オリンピックのロゴについて、模倣が問題になっています。
デザイン業界の世界は良くわかりませんが、仮に、模倣ではなくて、創作であったとしても、類似の先行作品がないのかは、チェックしないものなのでしょうか。
医学生物学など、自然科学の世界では、自分が何か新しい知見を見出したという研究論文を発表する際、先行研究で報告されていないかどうかも確認します。
例えば、いま、誰かが、「ビタミンCはヒトの体内で合成できない必須栄養素である」、ということに独自に気付いたとしても、それは、既に先行研究で示されているので、オリジナルデータとして論文にはならないわけですし。
個人的には、オリンピックの招致ロゴをそのまま使えばいいと思います。
さて、本日の私的なお勉強日記です。
レドックス研究の専門ジャーナル(電子版)に、糖尿病性網膜症におけるコエンザイムQ10の抗酸化作用を示した臨床研究が、報告されていました。
(
Redox Rep. 2015 Aug 31)
コエンザイムQ10は、ATP産生作用や抗酸化作用を介して、さまざまな生活習慣病に効果が示されています。
健康な人や未病の状態では、1日あたり90mg〜110mg程度をベーシックサプリメントとして毎日摂取します。
一方、何らかの疾患があり、補完療法として用いる場合には、1日あたり100mg〜300mg程度の利用になります。
欧州の研究では、
がん患者にコエンザイムQ10を投与することで、生存率が向上したという報告もあります。

課題 -
学習テキストの内容について答えてください。
1. 自然科学の世界では、研究論文を発表する際に何を確認しますか？
2. 健康な人や未病の状態の人は、コエンザイムQ10を1日あたりどれくらい摂取しますか？
3. 欧州の研究では、がん患者にコエンザイムQ10を投与するとどうなったと報告されていますか？
一覧は使わなくても課題を解けます。

データ -

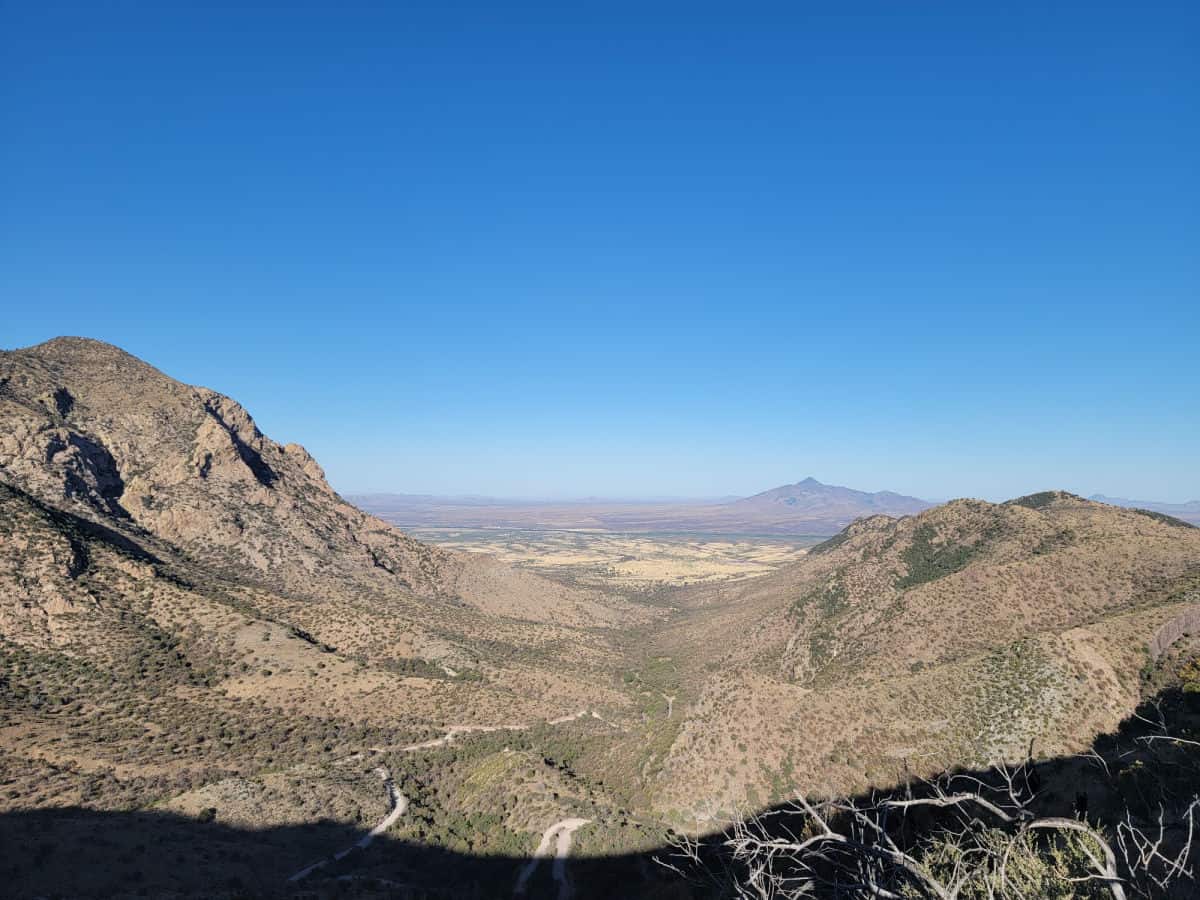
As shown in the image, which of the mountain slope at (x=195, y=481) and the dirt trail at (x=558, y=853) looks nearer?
the dirt trail at (x=558, y=853)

解答 -
1. 先行研究で報告されていないかどうか
2. 90mg〜110mg程度
3. 生存率が向上した